I have to calculate the pairwise weighted distance of a potentially large number of vectors. Let A be the m vectors/n atribute matrix, W is a 1xn weight vector.
My first function calculates the pairwise distance the naive way:
def weightedDistance(A,W):
aff = np.zeros((len(A),len(A)))
for i in range(len(A)):
for j in range(len(A)):
aff[i][j] = np.sum(((A[i] - A[j])**2)*W)
return aff
This takes over twenty seconds for a 1000x2 matrix.
Then I tried a faster version, using matrix multiplication, based on this blog post:
def weightedDistanceFast(A,W):
AA = np.sum((A**2)*W,1)
A2 = -2*((A*W).dot(A.T))
return (AA+A2).W+AA
This is "instant" for the same 1000x2 matrix.
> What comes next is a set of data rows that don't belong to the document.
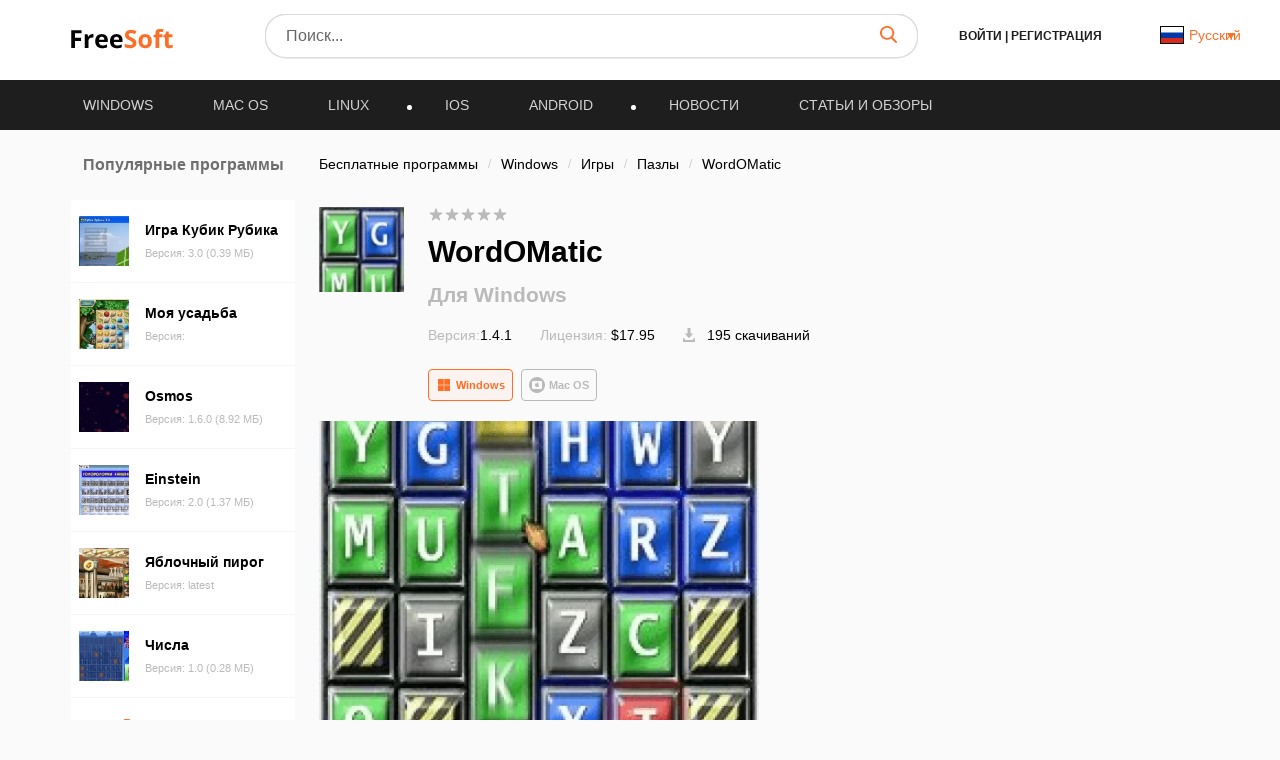

--- FILE ---
content_type: application/javascript; charset=utf-8
request_url: https://freesoft.ru/build/assets/official_representative-Uu0fv0bK.js
body_size: 511
content:
import{_ as v}from"./preload-helper-DPi8upcZ.js";function R(){const o=document.getElementById("officialRepresentativeRequestBtn"),a=document.getElementById("officialRepresentativeQuestionBtn");(o||a)&&v(()=>import("./modal-DXTAcoTH.js").then(i=>i.m),[]).then(i=>{const r=i.default;if(o){const e=document.getElementById("modalRepresentativeRequest"),n=new r(e),s=document.getElementById("officialRepresentativeRequestForm"),l={Accept:"application/json","X-Requested-With":"XMLHttpRequest","X-CSRF-TOKEN":document.head.querySelector('meta[name="csrf-token"]').content};e.addEventListener("hidden.bs.modal",t=>{e.querySelector('input[name="email"]').value="",e.classList.add("fs-modal-show-form")}),o.addEventListener("click",t=>{t.preventDefault(),n.show()}),s.addEventListener("submit",t=>{t.preventDefault();const c=new FormData(t.target),d={};for(const[m,u]of c.entries())d[m]=u;f(d)});async function f(t){(await fetch("/official-representative-requests",{method:"POST",headers:{...l,"Content-Type":"application/json"},body:JSON.stringify(t)})).ok&&e.classList.remove("fs-modal-show-form")}}if(a){const e=document.getElementById("modalRepresentativeQuestion"),n=new r(e);a.addEventListener("click",s=>{s.preventDefault(),n.show()}),e.querySelector("form.js-review-form").addEventListener("success",s=>{n.hide()})}})}export{R as default};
However, it introduces a bunch of errors at the order of e-17.
>>> dist = desc.weightedDistanceFast(attr,(1,1))
>>> dist2 = desc.weightedDistance(attr,(1,1))
>>> np.sum(dist-dist2)
6.9155863612166586e-11
>>> len(np.where((dist-dist2 > 0))[0])
380824
Checking other answers around here, I also tried to use the wminkowski distance from the sklearn.distance package, but it yielded different results from the above two functions depending on the value of W.
def weightedDistanceMinkowski(A,W):
aff = sp.squareform(sp.pdist(A,metric='wminkowski',p=2,w=W))
return aff**2
Anyway, I know that a certain degree of error is inevitable, but since I'm going to do further calculations on this distance matrix, I wonder if there is a way to reduce this error (or, alternatively, a less error-prone way to make function 1 faster).
Thank you!